### Exercise aim
Reproduce the listing below as it stands. Leave out each image.

### Information
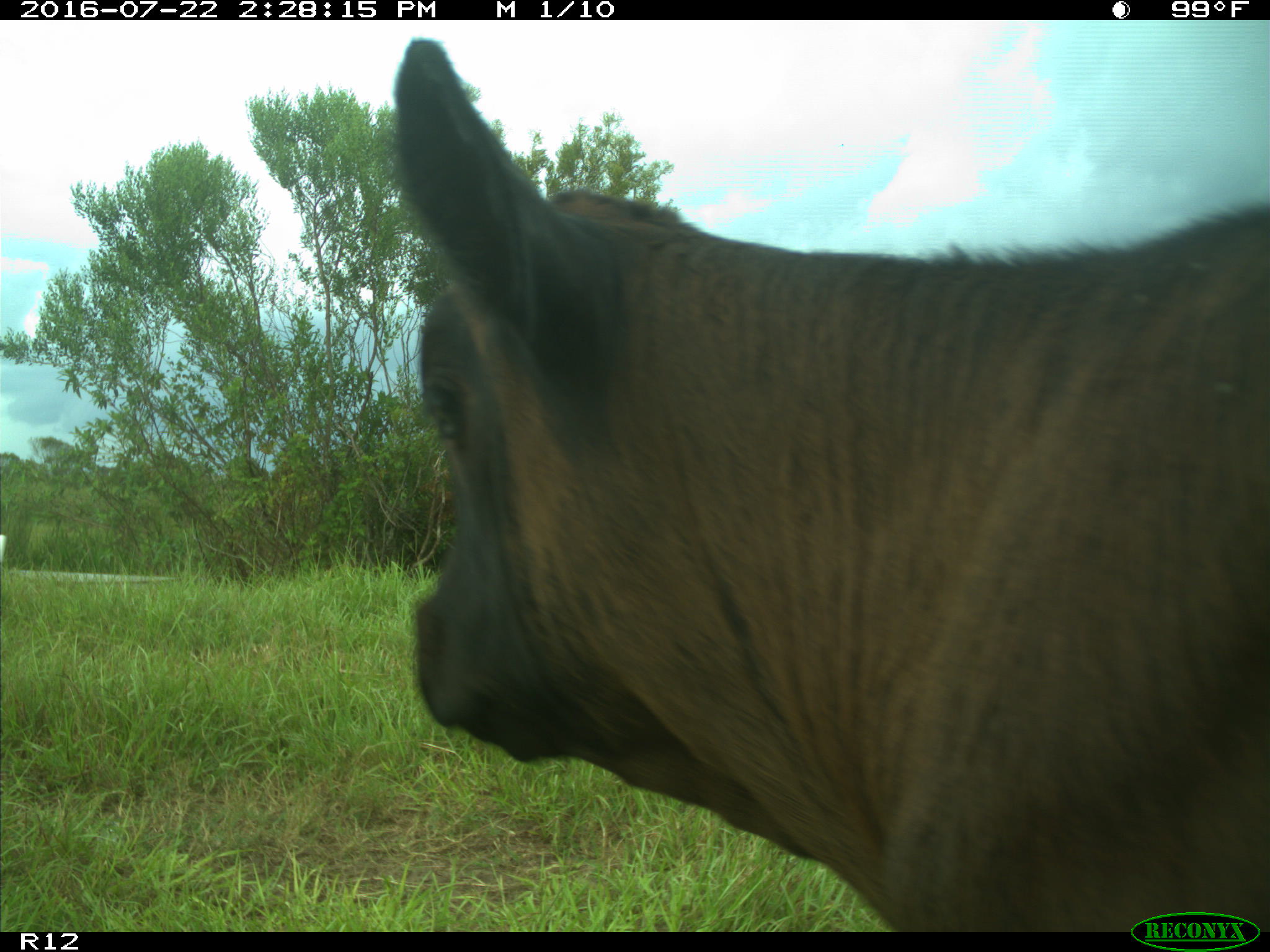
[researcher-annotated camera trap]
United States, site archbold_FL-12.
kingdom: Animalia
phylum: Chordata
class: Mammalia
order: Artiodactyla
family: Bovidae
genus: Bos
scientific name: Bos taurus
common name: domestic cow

### Response below
[researcher-annotated camera trap]
United States, site archbold_FL-12.
kingdom: Animalia
phylum: Chordata
class: Mammalia
order: Artiodactyla
family: Bovidae
genus: Bos
scientific name: Bos taurus
common name: domestic cow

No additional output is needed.